• PAGE TEXT:
Pratical Tips in Applying Machine Learning Algorithms

In this section I'll summarize a few important points when applying machine learning in real coding precedure, such as the importance of standardize features in some situiation, as well as normalize samples in some other situations. These practical experience are from exercises on DataCamp, Coursera and Udacity. More summaries will be added as the learning goes.

Exploratory Data Analysis (EDA)

EDA helps to get comfortable with data and get intuitive of it.

Preliminary steps of EDA

Get domain knowledge: helps to deeper understand of the problem
Check if the data is intuitive: check if agrees with domain knowledge
Understand how the data is generated: crucial to set up a proper validation

Visualization tools

Explore individual features
- Histogram
- Plot (index vs value)
- Statistics
Explore feature relations
- Pairs
  - Scatter plot, scatter matrix
  - Corrplot
- Groups
  - Corrplot + clustering (rearrange cols and rows in corr-matrix to find feature groups)
  - plot(index vs feature statistics)

Feature cleaning

Check duplicated cols / rows in both training and test set
Check meaningless cols in both training and test set
Check uncovered cols in test set by training set

Check for data leaks (coverd by later section)

• GIVEN ENTRIES:

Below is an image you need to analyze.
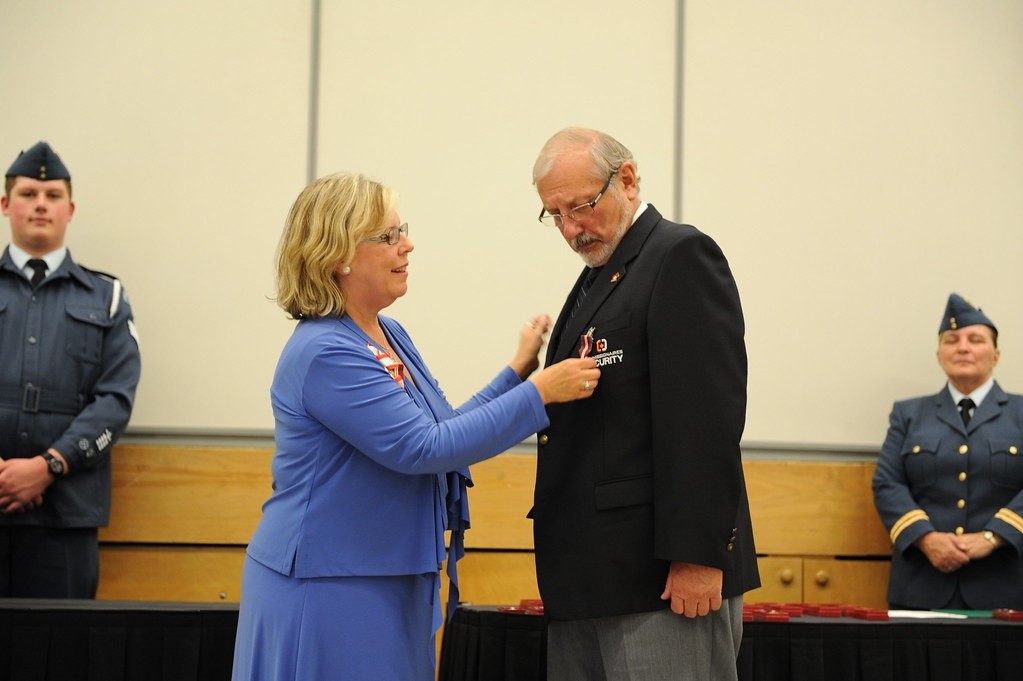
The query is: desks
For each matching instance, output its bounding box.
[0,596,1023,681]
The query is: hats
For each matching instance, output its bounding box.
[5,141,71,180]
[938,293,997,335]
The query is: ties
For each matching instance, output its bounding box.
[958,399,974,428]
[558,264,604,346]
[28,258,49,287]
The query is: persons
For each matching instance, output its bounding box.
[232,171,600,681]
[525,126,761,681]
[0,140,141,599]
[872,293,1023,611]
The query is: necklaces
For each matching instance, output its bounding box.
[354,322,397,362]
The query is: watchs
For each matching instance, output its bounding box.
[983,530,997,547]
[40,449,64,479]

* * *

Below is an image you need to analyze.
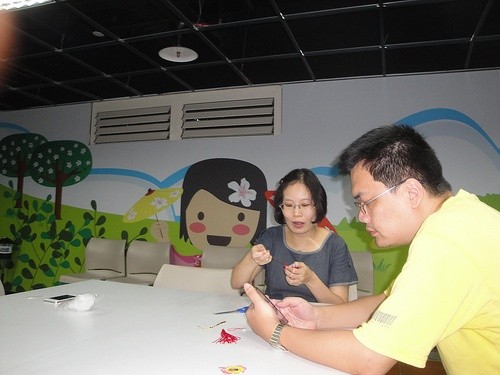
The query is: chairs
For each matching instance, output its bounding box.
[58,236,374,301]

• BRIEF:
Carry on the notes on applying machine learning algorithms, starting after their last line.

• RESPONSE:
Feature pre-processing and feature generation

Source: Coursera "How to win a data science competition: learn from to kagglers

Feature preprocessing

Numeric feature
- Tree based method doesn't depend on scaling
- Non-tree based models hugely depend on scaling
- Most often used preprocessing methods:
  - MinMaxScaler -> to [0, 1]
  - StandardScaler -> to 0 mean and 1 std
  - Rand -> set spaces between sorted values to be equal
  - np.log(1 + x) or np.sqrt(1 + x)
- Consider outliers and and miss valuses (discussed below)
Categorical and ordinal feature -Oridinal feature: categorical features that are sorted in some meaningful order.
- One hot encoding: often used for non-tree based models
- Label encoding: maps categories to numbers w/o extra numerical handling
- Frequency encoding: maps categories to their appearing frequencies in the data
- Label and frequency encoding are ofen used for tree based
- Interation between categorical features: two individual categorical featureas A and B can be treated as a 2D feature, can help linear models and KNN
Datetime features
- Can generate features like: periodicity, time since, difference between date
Cooridinates
- Usually additional data will help
- Can be used to generate new features like distances, raidus
- Interesting to study centers of clusters
- May consider rotated cooridinates or other reference frames

Feature generation

Feature generation is powered by:

Prior knowledge
Exploratory Data Analysis (EDA)

Dealing with missing values

Source: Coursera "How to win a data science competition: learn from to kagglers
A few fact need to know about missing values:

Missing values are usually labeled: NA, None, N/A
Missing values can be hidden: -1 or sigularities
Histgram can be helpful to find missing values

Be very careful when dealing missing values, miss handling can screw up the featue !
Usually, **avoid filling nans before feature generation **
Ways to deal with missing values

Fillna approach
- fill with numbers out of feature range, e.g. -1, -999, etc. Helpful for trees to treat missing values in a seperate way
- mean, median. Can be beneficial to simple non-linear models and NN, but trees may suffer.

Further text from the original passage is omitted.